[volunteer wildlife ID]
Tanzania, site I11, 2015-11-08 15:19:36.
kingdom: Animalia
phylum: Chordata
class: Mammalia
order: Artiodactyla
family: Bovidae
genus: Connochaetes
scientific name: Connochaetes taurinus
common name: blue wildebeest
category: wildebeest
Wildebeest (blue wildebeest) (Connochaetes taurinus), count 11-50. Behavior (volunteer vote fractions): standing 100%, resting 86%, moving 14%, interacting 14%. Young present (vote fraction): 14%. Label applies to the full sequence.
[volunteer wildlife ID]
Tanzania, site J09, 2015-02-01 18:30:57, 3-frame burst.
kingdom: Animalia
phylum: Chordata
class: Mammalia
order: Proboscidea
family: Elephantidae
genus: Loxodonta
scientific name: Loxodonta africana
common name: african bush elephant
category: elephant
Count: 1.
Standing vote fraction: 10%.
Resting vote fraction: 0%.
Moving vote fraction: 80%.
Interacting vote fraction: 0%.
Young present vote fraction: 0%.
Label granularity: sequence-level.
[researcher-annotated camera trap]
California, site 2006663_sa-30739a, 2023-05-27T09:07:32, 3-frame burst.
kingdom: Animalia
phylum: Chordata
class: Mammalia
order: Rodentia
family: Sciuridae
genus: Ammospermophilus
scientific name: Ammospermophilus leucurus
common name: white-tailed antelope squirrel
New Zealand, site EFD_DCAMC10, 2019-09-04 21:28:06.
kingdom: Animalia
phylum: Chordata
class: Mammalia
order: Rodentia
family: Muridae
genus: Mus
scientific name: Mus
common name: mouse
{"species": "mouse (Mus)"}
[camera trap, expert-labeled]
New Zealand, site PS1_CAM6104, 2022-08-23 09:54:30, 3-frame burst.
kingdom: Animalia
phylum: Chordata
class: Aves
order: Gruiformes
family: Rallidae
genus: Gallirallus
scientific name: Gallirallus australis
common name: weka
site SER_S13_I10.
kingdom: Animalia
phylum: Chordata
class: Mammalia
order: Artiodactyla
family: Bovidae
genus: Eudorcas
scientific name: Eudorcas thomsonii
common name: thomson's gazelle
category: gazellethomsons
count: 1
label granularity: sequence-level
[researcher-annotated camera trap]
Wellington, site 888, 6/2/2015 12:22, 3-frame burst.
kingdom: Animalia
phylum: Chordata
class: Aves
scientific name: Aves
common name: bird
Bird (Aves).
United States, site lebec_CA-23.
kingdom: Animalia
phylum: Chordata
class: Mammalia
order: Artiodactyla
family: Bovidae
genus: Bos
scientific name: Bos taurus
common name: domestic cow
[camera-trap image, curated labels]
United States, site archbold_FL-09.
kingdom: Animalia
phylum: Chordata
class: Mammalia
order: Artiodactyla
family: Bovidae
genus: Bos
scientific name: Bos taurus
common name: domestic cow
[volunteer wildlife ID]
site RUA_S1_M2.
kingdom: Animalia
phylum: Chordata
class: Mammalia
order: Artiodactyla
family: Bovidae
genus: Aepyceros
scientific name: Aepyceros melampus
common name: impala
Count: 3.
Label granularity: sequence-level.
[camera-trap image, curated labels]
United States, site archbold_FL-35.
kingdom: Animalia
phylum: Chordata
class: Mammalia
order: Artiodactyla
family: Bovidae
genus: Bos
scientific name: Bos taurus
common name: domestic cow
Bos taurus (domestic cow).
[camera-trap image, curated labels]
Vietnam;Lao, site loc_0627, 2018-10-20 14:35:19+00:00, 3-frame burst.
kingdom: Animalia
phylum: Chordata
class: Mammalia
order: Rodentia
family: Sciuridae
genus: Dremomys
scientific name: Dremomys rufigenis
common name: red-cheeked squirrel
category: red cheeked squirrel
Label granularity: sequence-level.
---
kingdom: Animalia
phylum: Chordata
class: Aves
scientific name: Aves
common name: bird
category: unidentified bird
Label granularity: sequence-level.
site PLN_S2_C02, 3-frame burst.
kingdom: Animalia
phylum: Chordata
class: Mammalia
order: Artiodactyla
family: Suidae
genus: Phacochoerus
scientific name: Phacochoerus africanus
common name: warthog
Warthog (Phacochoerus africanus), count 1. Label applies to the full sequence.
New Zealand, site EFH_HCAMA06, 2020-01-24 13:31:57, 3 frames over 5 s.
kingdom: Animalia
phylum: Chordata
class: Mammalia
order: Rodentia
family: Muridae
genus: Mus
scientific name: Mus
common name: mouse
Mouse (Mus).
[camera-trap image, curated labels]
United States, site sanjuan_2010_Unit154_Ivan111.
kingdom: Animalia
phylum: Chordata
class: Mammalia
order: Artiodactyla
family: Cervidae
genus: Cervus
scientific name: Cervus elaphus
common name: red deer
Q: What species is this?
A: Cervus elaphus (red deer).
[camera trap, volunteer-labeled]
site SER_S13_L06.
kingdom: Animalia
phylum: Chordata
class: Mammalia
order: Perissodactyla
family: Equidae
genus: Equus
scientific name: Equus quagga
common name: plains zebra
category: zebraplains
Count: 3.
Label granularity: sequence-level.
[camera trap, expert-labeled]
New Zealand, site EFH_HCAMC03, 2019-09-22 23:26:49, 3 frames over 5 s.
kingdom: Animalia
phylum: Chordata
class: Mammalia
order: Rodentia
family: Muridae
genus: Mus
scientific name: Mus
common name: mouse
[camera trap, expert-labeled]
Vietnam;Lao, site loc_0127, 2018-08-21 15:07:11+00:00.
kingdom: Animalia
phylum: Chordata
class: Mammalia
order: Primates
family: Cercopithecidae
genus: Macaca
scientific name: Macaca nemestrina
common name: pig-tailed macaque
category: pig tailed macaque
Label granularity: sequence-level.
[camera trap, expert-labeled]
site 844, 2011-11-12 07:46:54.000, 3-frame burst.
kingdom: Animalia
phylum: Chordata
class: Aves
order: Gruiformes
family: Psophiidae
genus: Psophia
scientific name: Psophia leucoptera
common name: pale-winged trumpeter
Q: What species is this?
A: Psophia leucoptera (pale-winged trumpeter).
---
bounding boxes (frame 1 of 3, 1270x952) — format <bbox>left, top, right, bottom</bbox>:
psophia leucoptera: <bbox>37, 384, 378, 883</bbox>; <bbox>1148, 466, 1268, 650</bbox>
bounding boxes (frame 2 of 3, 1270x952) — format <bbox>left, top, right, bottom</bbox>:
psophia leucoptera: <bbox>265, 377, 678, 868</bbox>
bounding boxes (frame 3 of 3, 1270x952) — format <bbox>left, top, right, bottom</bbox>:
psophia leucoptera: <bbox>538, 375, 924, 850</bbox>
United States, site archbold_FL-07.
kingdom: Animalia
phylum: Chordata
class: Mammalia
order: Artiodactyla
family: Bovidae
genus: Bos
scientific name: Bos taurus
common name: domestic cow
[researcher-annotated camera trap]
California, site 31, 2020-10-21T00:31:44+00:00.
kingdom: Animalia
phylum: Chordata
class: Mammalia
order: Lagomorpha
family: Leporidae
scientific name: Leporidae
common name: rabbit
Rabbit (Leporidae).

------------------------------------

* WHAT NEEDS TO BE DONE: The full set of entries above should be given again exactly.

* TASK RESULT:
[volunteer wildlife ID]
Tanzania, site I11, 2015-11-08 15:19:36.
kingdom: Animalia
phylum: Chordata
class: Mammalia
order: Artiodactyla
family: Bovidae
genus: Connochaetes
scientific name: Connochaetes taurinus
common name: blue wildebeest
category: wildebeest
Wildebeest (blue wildebeest) (Connochaetes taurinus), count 11-50. Behavior (volunteer vote fractions): standing 100%, resting 86%, moving 14%, interacting 14%. Young present (vote fraction): 14%. Label applies to the full sequence.
[volunteer wildlife ID]
Tanzania, site J09, 2015-02-01 18:30:57, 3-frame burst.
kingdom: Animalia
phylum: Chordata
class: Mammalia
order: Proboscidea
family: Elephantidae
genus: Loxodonta
scientific name: Loxodonta africana
common name: african bush elephant
category: elephant
Count: 1.
Standing vote fraction: 10%.
Resting vote fraction: 0%.
Moving vote fraction: 80%.
Interacting vote fraction: 0%.
Young present vote fraction: 0%.
Label granularity: sequence-level.
[researcher-annotated camera trap]
California, site 2006663_sa-30739a, 2023-05-27T09:07:32, 3-frame burst.
kingdom: Animalia
phylum: Chordata
class: Mammalia
order: Rodentia
family: Sciuridae
genus: Ammospermophilus
scientific name: Ammospermophilus leucurus
common name: white-tailed antelope squirrel
New Zealand, site EFD_DCAMC10, 2019-09-04 21:28:06.
kingdom: Animalia
phylum: Chordata
class: Mammalia
order: Rodentia
family: Muridae
genus: Mus
scientific name: Mus
common name: mouse
{"species": "mouse (Mus)"}
[camera trap, expert-labeled]
New Zealand, site PS1_CAM6104, 2022-08-23 09:54:30, 3-frame burst.
kingdom: Animalia
phylum: Chordata
class: Aves
order: Gruiformes
family: Rallidae
genus: Gallirallus
scientific name: Gallirallus australis
common name: weka
site SER_S13_I10.
kingdom: Animalia
phylum: Chordata
class: Mammalia
order: Artiodactyla
family: Bovidae
genus: Eudorcas
scientific name: Eudorcas thomsonii
common name: thomson's gazelle
category: gazellethomsons
count: 1
label granularity: sequence-level
[researcher-annotated camera trap]
Wellington, site 888, 6/2/2015 12:22, 3-frame burst.
kingdom: Animalia
phylum: Chordata
class: Aves
scientific name: Aves
common name: bird
Bird (Aves).
United States, site lebec_CA-23.
kingdom: Animalia
phylum: Chordata
class: Mammalia
order: Artiodactyla
family: Bovidae
genus: Bos
scientific name: Bos taurus
common name: domestic cow
[camera-trap image, curated labels]
United States, site archbold_FL-09.
kingdom: Animalia
phylum: Chordata
class: Mammalia
order: Artiodactyla
family: Bovidae
genus: Bos
scientific name: Bos taurus
common name: domestic cow
[volunteer wildlife ID]
site RUA_S1_M2.
kingdom: Animalia
phylum: Chordata
class: Mammalia
order: Artiodactyla
family: Bovidae
genus: Aepyceros
scientific name: Aepyceros melampus
common name: impala
Count: 3.
Label granularity: sequence-level.
[camera-trap image, curated labels]
United States, site archbold_FL-35.
kingdom: Animalia
phylum: Chordata
class: Mammalia
order: Artiodactyla
family: Bovidae
genus: Bos
scientific name: Bos taurus
common name: domestic cow
Bos taurus (domestic cow).
[camera-trap image, curated labels]
Vietnam;Lao, site loc_0627, 2018-10-20 14:35:19+00:00, 3-frame burst.
kingdom: Animalia
phylum: Chordata
class: Mammalia
order: Rodentia
family: Sciuridae
genus: Dremomys
scientific name: Dremomys rufigenis
common name: red-cheeked squirrel
category: red cheeked squirrel
Label granularity: sequence-level.
---
kingdom: Animalia
phylum: Chordata
class: Aves
scientific name: Aves
common name: bird
category: unidentified bird
Label granularity: sequence-level.
site PLN_S2_C02, 3-frame burst.
kingdom: Animalia
phylum: Chordata
class: Mammalia
order: Artiodactyla
family: Suidae
genus: Phacochoerus
scientific name: Phacochoerus africanus
common name: warthog
Warthog (Phacochoerus africanus), count 1. Label applies to the full sequence.
New Zealand, site EFH_HCAMA06, 2020-01-24 13:31:57, 3 frames over 5 s.
kingdom: Animalia
phylum: Chordata
class: Mammalia
order: Rodentia
family: Muridae
genus: Mus
scientific name: Mus
common name: mouse
Mouse (Mus).
[camera-trap image, curated labels]
United States, site sanjuan_2010_Unit154_Ivan111.
kingdom: Animalia
phylum: Chordata
class: Mammalia
order: Artiodactyla
family: Cervidae
genus: Cervus
scientific name: Cervus elaphus
common name: red deer
Q: What species is this?
A: Cervus elaphus (red deer).
[camera trap, volunteer-labeled]
site SER_S13_L06.
kingdom: Animalia
phylum: Chordata
class: Mammalia
order: Perissodactyla
family: Equidae
genus: Equus
scientific name: Equus quagga
common name: plains zebra
category: zebraplains
Count: 3.
Label granularity: sequence-level.
[camera trap, expert-labeled]
New Zealand, site EFH_HCAMC03, 2019-09-22 23:26:49, 3 frames over 5 s.
kingdom: Animalia
phylum: Chordata
class: Mammalia
order: Rodentia
family: Muridae
genus: Mus
scientific name: Mus
common name: mouse
[camera trap, expert-labeled]
Vietnam;Lao, site loc_0127, 2018-08-21 15:07:11+00:00.
kingdom: Animalia
phylum: Chordata
class: Mammalia
order: Primates
family: Cercopithecidae
genus: Macaca
scientific name: Macaca nemestrina
common name: pig-tailed macaque
category: pig tailed macaque
Label granularity: sequence-level.
[camera trap, expert-labeled]
site 844, 2011-11-12 07:46:54.000, 3-frame burst.
kingdom: Animalia
phylum: Chordata
class: Aves
order: Gruiformes
family: Psophiidae
genus: Psophia
scientific name: Psophia leucoptera
common name: pale-winged trumpeter
Q: What species is this?
A: Psophia leucoptera (pale-winged trumpeter).
---
bounding boxes (frame 1 of 3, 1270x952) — format <bbox>left, top, right, bottom</bbox>:
psophia leucoptera: <bbox>37, 384, 378, 883</bbox>; <bbox>1148, 466, 1268, 650</bbox>
bounding boxes (frame 2 of 3, 1270x952) — format <bbox>left, top, right, bottom</bbox>:
psophia leucoptera: <bbox>265, 377, 678, 868</bbox>
bounding boxes (frame 3 of 3, 1270x952) — format <bbox>left, top, right, bottom</bbox>:
psophia leucoptera: <bbox>538, 375, 924, 850</bbox>
United States, site archbold_FL-07.
kingdom: Animalia
phylum: Chordata
class: Mammalia
order: Artiodactyla
family: Bovidae
genus: Bos
scientific name: Bos taurus
common name: domestic cow
[researcher-annotated camera trap]
California, site 31, 2020-10-21T00:31:44+00:00.
kingdom: Animalia
phylum: Chordata
class: Mammalia
order: Lagomorpha
family: Leporidae
scientific name: Leporidae
common name: rabbit
Rabbit (Leporidae).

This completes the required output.